Recently the methadone treatment programme was extend ed to prisons -- which is where most addicts catch HIV, sharing home made syringes -- or pumps. Three-quarters of Iran's prisoners are addicts.

SYNC
Hussein
HIV+ former addict
"You can score drugs in jail much more easily than outside. When I was inside I used to go to the pusher, pay him a bit of money and inject with the pump. The same pump was used by at least one-hundred people to inject drugs from the morning till night.
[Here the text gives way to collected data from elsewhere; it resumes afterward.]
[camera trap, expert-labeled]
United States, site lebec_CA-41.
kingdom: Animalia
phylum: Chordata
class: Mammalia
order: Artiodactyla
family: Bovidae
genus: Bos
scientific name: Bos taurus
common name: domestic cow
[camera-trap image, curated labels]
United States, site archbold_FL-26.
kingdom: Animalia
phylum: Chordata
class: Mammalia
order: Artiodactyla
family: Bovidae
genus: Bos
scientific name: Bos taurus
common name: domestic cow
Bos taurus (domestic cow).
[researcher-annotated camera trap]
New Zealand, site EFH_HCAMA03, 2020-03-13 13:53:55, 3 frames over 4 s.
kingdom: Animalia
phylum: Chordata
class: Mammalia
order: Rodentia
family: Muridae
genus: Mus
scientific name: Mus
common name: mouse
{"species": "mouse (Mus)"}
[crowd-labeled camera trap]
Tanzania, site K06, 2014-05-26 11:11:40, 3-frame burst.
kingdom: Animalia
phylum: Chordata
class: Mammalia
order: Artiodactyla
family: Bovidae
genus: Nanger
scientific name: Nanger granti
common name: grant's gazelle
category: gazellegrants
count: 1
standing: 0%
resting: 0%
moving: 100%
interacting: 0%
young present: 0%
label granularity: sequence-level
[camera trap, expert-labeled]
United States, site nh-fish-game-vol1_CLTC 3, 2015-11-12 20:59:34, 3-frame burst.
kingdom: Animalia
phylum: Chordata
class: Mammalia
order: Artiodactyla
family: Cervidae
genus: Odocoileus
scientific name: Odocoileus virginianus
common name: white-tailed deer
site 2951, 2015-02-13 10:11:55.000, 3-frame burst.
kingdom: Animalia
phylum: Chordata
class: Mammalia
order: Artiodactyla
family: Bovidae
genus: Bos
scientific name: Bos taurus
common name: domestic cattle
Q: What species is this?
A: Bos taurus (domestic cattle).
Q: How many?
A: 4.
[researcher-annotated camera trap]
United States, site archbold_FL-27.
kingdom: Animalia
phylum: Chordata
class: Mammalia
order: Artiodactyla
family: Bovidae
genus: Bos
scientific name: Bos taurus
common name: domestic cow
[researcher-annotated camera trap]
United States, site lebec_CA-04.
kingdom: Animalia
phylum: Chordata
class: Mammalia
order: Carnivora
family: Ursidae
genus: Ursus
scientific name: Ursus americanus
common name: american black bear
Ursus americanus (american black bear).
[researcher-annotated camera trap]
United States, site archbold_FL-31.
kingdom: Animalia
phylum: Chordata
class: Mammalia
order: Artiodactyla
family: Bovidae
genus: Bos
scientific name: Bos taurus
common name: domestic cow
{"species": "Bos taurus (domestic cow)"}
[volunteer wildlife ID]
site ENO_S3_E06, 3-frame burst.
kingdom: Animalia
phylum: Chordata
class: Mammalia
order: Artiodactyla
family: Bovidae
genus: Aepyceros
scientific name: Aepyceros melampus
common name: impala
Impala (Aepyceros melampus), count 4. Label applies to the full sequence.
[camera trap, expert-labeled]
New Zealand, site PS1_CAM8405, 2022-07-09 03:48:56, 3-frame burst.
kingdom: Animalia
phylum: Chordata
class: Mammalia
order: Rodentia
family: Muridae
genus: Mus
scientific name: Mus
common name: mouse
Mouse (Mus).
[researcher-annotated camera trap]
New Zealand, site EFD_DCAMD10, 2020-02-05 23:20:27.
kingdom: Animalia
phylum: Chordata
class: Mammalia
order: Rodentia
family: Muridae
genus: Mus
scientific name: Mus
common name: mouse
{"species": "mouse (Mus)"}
And it could be used by even more than 100 people. Way more."

SYNC
Bahman
Former addict
"The prison wardens bring the drugs inside prison themselves. Some times they also give it to visitor to bring it in for them . But it's usually the police that bring the drug inside."

Iran's methadone revolution may consign all that to history.
The open-mindedness of the approach verging on counter-intuitive in this regimented, Islamic society.

Hand-outs for those who just a few years ago would have been hanged; now doubly reprieved -- from a life that may well have killed most of them anyway.